◆ WORK REQUIRED ◆
Format all of the items below as a numbered list, dropping the blank lines.

Data on spatial relations:
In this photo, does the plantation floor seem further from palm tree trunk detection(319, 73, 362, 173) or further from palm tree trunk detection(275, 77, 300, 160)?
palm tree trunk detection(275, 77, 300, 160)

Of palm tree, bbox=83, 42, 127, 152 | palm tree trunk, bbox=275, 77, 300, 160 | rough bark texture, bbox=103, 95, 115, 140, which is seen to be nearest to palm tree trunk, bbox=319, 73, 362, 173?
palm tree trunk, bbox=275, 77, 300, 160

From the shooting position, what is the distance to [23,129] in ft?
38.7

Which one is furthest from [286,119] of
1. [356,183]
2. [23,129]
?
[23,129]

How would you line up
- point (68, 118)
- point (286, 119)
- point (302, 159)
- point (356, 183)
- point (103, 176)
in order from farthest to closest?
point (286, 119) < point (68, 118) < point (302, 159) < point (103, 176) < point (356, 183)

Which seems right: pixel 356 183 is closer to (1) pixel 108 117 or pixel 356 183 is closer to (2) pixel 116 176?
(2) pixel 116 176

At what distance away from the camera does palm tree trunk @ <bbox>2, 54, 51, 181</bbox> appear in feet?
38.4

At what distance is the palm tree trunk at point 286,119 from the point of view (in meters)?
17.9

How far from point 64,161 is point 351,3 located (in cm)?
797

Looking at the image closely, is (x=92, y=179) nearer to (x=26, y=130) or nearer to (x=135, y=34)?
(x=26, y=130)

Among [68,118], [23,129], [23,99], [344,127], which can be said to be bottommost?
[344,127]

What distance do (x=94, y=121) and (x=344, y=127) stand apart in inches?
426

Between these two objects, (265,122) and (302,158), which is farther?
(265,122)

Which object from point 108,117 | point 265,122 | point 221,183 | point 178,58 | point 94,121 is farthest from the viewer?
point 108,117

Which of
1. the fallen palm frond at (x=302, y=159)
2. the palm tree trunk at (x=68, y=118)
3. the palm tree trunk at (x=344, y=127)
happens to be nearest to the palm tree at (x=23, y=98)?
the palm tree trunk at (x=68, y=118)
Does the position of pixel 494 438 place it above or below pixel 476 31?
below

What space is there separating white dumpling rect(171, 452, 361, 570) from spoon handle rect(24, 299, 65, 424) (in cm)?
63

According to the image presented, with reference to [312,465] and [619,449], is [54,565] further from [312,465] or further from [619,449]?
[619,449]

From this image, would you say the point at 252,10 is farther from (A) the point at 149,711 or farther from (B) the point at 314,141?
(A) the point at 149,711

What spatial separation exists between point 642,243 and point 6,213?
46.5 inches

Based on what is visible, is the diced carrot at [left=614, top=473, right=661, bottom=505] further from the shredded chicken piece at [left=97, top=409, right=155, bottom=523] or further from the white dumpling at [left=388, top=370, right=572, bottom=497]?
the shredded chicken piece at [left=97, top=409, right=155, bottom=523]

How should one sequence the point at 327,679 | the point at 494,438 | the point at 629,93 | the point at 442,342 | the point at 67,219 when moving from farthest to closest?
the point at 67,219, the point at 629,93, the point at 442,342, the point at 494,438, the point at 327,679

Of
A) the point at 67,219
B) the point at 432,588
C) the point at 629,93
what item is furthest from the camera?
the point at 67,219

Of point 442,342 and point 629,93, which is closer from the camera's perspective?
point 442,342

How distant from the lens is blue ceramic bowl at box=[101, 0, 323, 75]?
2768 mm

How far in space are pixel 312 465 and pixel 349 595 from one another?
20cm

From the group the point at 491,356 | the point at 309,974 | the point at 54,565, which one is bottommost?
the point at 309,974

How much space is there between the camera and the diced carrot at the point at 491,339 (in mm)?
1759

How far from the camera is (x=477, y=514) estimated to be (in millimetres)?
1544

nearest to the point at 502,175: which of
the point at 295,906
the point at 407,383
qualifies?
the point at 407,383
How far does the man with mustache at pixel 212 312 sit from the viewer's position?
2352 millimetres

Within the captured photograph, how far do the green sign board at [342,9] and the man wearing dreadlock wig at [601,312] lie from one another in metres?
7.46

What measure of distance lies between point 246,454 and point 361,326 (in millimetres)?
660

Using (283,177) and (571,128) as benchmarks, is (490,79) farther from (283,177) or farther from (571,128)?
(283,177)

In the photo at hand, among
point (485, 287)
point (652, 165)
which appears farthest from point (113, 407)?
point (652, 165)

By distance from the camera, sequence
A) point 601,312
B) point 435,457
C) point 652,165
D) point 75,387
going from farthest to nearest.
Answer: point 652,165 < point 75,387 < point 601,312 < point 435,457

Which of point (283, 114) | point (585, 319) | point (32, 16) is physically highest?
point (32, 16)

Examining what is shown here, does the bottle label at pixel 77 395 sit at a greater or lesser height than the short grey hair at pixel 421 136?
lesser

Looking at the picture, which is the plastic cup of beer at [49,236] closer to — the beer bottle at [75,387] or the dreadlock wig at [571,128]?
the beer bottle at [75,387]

◆ REPLY ◆
1. In this photo, does the plantation floor seem further from palm tree trunk detection(319, 73, 362, 173) or further from palm tree trunk detection(275, 77, 300, 160)?
2. palm tree trunk detection(275, 77, 300, 160)
3. Of palm tree, bbox=83, 42, 127, 152 | palm tree trunk, bbox=275, 77, 300, 160 | rough bark texture, bbox=103, 95, 115, 140, which is seen to be nearest to palm tree trunk, bbox=319, 73, 362, 173?
4. palm tree trunk, bbox=275, 77, 300, 160
5. From the shooting position, what is the distance to [23,129] in ft?
6. 38.7
7. Which one is furthest from [286,119] of
8. 1. [356,183]
9. 2. [23,129]
10. ?
11. [23,129]
12. How would you line up
13. - point (68, 118)
14. - point (286, 119)
15. - point (302, 159)
16. - point (356, 183)
17. - point (103, 176)
18. in order from farthest to closest?
19. point (286, 119) < point (68, 118) < point (302, 159) < point (103, 176) < point (356, 183)
20. Which seems right: pixel 356 183 is closer to (1) pixel 108 117 or pixel 356 183 is closer to (2) pixel 116 176?
21. (2) pixel 116 176
22. At what distance away from the camera does palm tree trunk @ <bbox>2, 54, 51, 181</bbox> appear in feet?
23. 38.4
24. At what distance is the palm tree trunk at point 286,119 from the point of view (in meters)?
25. 17.9
26. How far from point 64,161 is point 351,3 located (in cm)?
27. 797
28. Looking at the image closely, is (x=92, y=179) nearer to (x=26, y=130) or nearer to (x=135, y=34)?
29. (x=26, y=130)
30. Among [68,118], [23,129], [23,99], [344,127], which can be said to be bottommost?
31. [344,127]
32. What distance do (x=94, y=121) and (x=344, y=127) stand apart in inches?
33. 426
34. Between these two objects, (265,122) and (302,158), which is farther?
35. (265,122)
36. Which object from point 108,117 | point 265,122 | point 221,183 | point 178,58 | point 94,121 is farthest from the viewer?
37. point 108,117
38. Which of
39. 1. the fallen palm frond at (x=302, y=159)
40. 2. the palm tree trunk at (x=68, y=118)
41. 3. the palm tree trunk at (x=344, y=127)
42. happens to be nearest to the palm tree at (x=23, y=98)?
43. the palm tree trunk at (x=68, y=118)
44. Does the position of pixel 494 438 place it above or below pixel 476 31?
45. below
46. What space is there separating white dumpling rect(171, 452, 361, 570) from spoon handle rect(24, 299, 65, 424) (in cm)?
47. 63
48. According to the image presented, with reference to [312,465] and [619,449], is [54,565] further from [312,465] or further from [619,449]?
49. [619,449]
50. From this image, would you say the point at 252,10 is farther from (A) the point at 149,711 or farther from (B) the point at 314,141?
51. (A) the point at 149,711
52. What spatial separation exists between point 642,243 and point 6,213?
53. 46.5 inches
54. Based on what is visible, is the diced carrot at [left=614, top=473, right=661, bottom=505] further from the shredded chicken piece at [left=97, top=409, right=155, bottom=523] or further from the white dumpling at [left=388, top=370, right=572, bottom=497]?
55. the shredded chicken piece at [left=97, top=409, right=155, bottom=523]
56. How should one sequence the point at 327,679 | the point at 494,438 | the point at 629,93 | the point at 442,342 | the point at 67,219 when moving from farthest to closest?
57. the point at 67,219, the point at 629,93, the point at 442,342, the point at 494,438, the point at 327,679
58. Of
59. A) the point at 67,219
60. B) the point at 432,588
61. C) the point at 629,93
62. what item is furthest from the camera?
63. the point at 67,219
64. Of point 442,342 and point 629,93, which is closer from the camera's perspective?
65. point 442,342
66. How distant from the lens is blue ceramic bowl at box=[101, 0, 323, 75]?
67. 2768 mm
68. How far in space are pixel 312 465 and pixel 349 595 from one another?
69. 20cm
70. From the group the point at 491,356 | the point at 309,974 | the point at 54,565, which one is bottommost?
71. the point at 309,974
72. How much space is there between the camera and the diced carrot at the point at 491,339 (in mm)?
73. 1759
74. How far from the camera is (x=477, y=514) estimated to be (in millimetres)?
75. 1544
76. nearest to the point at 502,175: which of
77. the point at 295,906
78. the point at 407,383
79. qualifies?
80. the point at 407,383
81. How far does the man with mustache at pixel 212 312 sit from the viewer's position?
82. 2352 millimetres
83. Within the captured photograph, how far do the green sign board at [342,9] and the man wearing dreadlock wig at [601,312] lie from one another in metres?
84. 7.46
85. What measure of distance lies between point 246,454 and point 361,326 (in millimetres)?
86. 660
87. Using (283,177) and (571,128) as benchmarks, is (490,79) farther from (283,177) or farther from (571,128)?
88. (283,177)
89. In the photo at hand, among
90. point (485, 287)
91. point (652, 165)
92. which appears farthest from point (113, 407)?
93. point (652, 165)
94. By distance from the camera, sequence
95. A) point 601,312
96. B) point 435,457
97. C) point 652,165
98. D) point 75,387
99. going from farthest to nearest.
100. Answer: point 652,165 < point 75,387 < point 601,312 < point 435,457
101. Which of point (283, 114) | point (585, 319) | point (32, 16) is physically highest?
102. point (32, 16)
103. Examining what is shown here, does the bottle label at pixel 77 395 sit at a greater or lesser height than the short grey hair at pixel 421 136?
104. lesser
105. Looking at the picture, which is the plastic cup of beer at [49,236] closer to — the beer bottle at [75,387] or the dreadlock wig at [571,128]?
106. the beer bottle at [75,387]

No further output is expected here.